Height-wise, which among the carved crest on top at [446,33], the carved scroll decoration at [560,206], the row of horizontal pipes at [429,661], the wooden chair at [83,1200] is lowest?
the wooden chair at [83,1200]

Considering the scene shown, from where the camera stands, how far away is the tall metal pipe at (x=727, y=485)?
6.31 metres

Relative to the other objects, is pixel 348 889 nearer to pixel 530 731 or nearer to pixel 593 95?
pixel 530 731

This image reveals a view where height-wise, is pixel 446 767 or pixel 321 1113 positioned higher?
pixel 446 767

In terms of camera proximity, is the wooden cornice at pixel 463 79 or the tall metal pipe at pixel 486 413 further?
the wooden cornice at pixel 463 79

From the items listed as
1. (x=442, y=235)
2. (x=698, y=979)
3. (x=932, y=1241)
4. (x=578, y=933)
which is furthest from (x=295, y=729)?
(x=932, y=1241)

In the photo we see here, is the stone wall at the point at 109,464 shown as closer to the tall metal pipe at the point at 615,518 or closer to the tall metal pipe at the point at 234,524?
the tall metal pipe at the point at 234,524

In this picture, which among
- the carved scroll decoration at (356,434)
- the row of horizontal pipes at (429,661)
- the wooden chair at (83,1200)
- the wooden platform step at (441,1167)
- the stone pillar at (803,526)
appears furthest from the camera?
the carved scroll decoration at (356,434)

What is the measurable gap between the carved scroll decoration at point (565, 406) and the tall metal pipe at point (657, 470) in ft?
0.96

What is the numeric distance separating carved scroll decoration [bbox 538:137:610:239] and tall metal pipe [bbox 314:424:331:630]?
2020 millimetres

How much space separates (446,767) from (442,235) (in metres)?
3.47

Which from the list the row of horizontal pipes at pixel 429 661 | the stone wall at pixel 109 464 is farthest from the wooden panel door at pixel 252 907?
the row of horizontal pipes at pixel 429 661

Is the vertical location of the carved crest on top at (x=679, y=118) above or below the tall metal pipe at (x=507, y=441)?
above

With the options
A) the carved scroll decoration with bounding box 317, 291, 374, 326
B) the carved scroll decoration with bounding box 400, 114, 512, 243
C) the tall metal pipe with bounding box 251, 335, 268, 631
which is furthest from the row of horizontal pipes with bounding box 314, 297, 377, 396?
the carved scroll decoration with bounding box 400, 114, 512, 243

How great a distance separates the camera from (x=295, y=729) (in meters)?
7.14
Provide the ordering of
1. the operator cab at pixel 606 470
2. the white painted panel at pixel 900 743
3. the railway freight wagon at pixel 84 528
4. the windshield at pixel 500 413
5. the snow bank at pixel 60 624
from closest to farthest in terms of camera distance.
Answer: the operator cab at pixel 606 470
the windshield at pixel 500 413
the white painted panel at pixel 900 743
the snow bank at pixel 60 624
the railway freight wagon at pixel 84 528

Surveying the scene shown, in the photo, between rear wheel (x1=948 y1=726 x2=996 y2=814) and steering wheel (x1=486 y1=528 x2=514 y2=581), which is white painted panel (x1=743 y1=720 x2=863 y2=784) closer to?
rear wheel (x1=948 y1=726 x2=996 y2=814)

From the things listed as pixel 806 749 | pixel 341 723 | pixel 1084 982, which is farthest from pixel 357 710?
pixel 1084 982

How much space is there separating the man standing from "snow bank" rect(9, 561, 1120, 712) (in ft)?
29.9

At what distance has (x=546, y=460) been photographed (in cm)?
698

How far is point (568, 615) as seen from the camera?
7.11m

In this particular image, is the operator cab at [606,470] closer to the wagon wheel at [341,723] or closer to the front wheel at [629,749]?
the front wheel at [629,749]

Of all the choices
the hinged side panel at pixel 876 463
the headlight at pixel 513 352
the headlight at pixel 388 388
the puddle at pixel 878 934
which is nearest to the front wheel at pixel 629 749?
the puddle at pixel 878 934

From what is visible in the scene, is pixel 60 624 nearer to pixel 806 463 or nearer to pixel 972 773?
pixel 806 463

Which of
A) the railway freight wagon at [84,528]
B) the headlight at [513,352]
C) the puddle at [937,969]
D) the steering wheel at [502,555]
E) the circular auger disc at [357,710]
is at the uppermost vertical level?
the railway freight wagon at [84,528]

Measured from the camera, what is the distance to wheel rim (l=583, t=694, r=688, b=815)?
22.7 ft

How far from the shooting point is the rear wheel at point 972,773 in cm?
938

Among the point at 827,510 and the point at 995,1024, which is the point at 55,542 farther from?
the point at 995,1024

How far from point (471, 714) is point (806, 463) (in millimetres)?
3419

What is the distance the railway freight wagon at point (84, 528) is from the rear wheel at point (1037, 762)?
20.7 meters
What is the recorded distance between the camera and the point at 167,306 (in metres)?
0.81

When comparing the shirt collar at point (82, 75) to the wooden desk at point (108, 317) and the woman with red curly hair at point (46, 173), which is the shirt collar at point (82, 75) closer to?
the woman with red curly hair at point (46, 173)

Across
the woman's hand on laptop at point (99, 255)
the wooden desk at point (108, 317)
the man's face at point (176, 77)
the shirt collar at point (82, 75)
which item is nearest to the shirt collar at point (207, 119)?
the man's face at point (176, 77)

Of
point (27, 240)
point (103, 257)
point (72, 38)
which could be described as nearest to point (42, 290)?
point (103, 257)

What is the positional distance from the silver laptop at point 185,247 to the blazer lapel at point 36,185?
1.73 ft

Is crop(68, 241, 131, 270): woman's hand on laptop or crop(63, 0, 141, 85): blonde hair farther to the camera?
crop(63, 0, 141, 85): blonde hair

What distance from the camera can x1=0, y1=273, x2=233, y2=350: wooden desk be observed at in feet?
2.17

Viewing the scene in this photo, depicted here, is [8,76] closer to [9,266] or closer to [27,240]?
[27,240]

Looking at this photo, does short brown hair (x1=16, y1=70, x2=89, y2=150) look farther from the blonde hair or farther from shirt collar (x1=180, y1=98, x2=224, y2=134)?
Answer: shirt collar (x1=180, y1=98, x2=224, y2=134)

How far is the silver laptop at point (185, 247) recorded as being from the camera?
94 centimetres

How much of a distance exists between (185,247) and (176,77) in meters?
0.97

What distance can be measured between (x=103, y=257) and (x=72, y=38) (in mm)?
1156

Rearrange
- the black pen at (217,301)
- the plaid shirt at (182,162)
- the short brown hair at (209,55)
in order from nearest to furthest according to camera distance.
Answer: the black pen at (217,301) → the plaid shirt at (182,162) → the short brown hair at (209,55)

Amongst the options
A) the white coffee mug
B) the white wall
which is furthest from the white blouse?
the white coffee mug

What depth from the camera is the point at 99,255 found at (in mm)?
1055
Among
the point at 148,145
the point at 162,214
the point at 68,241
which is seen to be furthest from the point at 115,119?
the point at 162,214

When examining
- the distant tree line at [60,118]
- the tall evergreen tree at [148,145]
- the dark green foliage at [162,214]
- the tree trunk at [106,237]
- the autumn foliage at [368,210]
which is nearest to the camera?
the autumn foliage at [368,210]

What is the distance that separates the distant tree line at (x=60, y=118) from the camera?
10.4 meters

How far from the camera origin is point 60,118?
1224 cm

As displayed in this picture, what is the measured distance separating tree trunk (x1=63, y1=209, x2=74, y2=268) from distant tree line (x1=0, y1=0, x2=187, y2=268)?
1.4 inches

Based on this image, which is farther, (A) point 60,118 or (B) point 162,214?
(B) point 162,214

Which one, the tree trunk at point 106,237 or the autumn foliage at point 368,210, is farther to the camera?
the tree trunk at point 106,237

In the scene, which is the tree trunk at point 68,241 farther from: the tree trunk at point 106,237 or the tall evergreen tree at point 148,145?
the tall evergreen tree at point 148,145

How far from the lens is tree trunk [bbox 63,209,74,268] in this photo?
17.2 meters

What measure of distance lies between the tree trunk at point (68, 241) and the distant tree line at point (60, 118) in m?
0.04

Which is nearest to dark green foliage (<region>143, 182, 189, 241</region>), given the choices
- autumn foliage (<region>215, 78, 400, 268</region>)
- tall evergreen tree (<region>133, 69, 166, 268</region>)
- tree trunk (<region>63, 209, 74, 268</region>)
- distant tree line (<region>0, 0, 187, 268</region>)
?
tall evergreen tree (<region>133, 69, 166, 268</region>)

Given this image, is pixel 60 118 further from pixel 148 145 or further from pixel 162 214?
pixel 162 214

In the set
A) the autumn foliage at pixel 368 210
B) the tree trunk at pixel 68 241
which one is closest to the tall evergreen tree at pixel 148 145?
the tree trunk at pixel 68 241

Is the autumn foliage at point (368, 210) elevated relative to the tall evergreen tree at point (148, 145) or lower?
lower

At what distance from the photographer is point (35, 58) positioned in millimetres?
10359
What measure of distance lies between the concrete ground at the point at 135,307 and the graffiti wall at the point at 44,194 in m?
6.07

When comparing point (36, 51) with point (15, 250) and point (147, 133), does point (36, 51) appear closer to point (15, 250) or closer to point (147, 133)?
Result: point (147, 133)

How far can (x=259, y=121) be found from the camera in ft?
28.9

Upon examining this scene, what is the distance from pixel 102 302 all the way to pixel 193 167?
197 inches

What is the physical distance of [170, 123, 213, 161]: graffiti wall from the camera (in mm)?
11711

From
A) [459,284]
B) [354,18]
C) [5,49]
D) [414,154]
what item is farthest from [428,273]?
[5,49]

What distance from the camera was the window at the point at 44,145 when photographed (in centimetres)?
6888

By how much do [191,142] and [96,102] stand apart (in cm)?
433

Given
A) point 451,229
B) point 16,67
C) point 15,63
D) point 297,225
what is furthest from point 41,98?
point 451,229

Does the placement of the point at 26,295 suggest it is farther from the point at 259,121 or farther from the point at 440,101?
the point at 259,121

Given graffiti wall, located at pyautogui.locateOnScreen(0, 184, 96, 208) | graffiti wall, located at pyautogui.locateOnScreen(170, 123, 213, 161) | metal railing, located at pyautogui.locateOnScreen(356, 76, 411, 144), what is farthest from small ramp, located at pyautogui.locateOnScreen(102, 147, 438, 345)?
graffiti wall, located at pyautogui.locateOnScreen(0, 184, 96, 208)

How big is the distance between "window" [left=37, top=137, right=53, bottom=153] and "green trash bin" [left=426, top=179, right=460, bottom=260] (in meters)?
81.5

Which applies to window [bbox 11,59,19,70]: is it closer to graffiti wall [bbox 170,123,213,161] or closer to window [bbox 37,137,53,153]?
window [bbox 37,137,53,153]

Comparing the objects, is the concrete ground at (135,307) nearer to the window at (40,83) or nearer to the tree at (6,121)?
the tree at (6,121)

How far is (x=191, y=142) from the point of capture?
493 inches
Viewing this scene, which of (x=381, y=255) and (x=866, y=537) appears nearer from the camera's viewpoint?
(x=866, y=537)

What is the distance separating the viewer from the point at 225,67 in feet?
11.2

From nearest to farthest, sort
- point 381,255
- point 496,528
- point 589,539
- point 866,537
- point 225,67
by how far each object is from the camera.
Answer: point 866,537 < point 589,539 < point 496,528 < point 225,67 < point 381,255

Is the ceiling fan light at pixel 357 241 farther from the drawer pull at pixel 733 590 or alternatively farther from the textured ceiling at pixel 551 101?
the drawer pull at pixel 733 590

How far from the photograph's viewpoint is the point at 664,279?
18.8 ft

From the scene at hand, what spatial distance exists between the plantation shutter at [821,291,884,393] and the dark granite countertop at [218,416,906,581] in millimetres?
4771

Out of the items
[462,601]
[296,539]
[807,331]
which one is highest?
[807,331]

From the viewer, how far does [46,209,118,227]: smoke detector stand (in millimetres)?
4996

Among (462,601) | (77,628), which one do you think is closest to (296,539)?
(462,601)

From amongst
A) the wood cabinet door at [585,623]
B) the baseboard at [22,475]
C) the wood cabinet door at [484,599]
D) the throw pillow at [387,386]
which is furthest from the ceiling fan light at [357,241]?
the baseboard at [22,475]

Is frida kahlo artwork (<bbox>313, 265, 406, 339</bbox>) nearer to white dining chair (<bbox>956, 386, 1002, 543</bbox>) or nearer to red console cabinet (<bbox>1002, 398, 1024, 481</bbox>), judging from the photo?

• BRIEF
Pull out the lines of the entries from the very first one through the line containing "6.31 metres", including both ends, and reproduce them word for word.

• ANSWER TO THE TASK
Height-wise, which among the carved crest on top at [446,33], the carved scroll decoration at [560,206], the row of horizontal pipes at [429,661], the wooden chair at [83,1200] is lowest?
the wooden chair at [83,1200]

Considering the scene shown, from where the camera stands, how far away is the tall metal pipe at (x=727, y=485)?
6.31 metres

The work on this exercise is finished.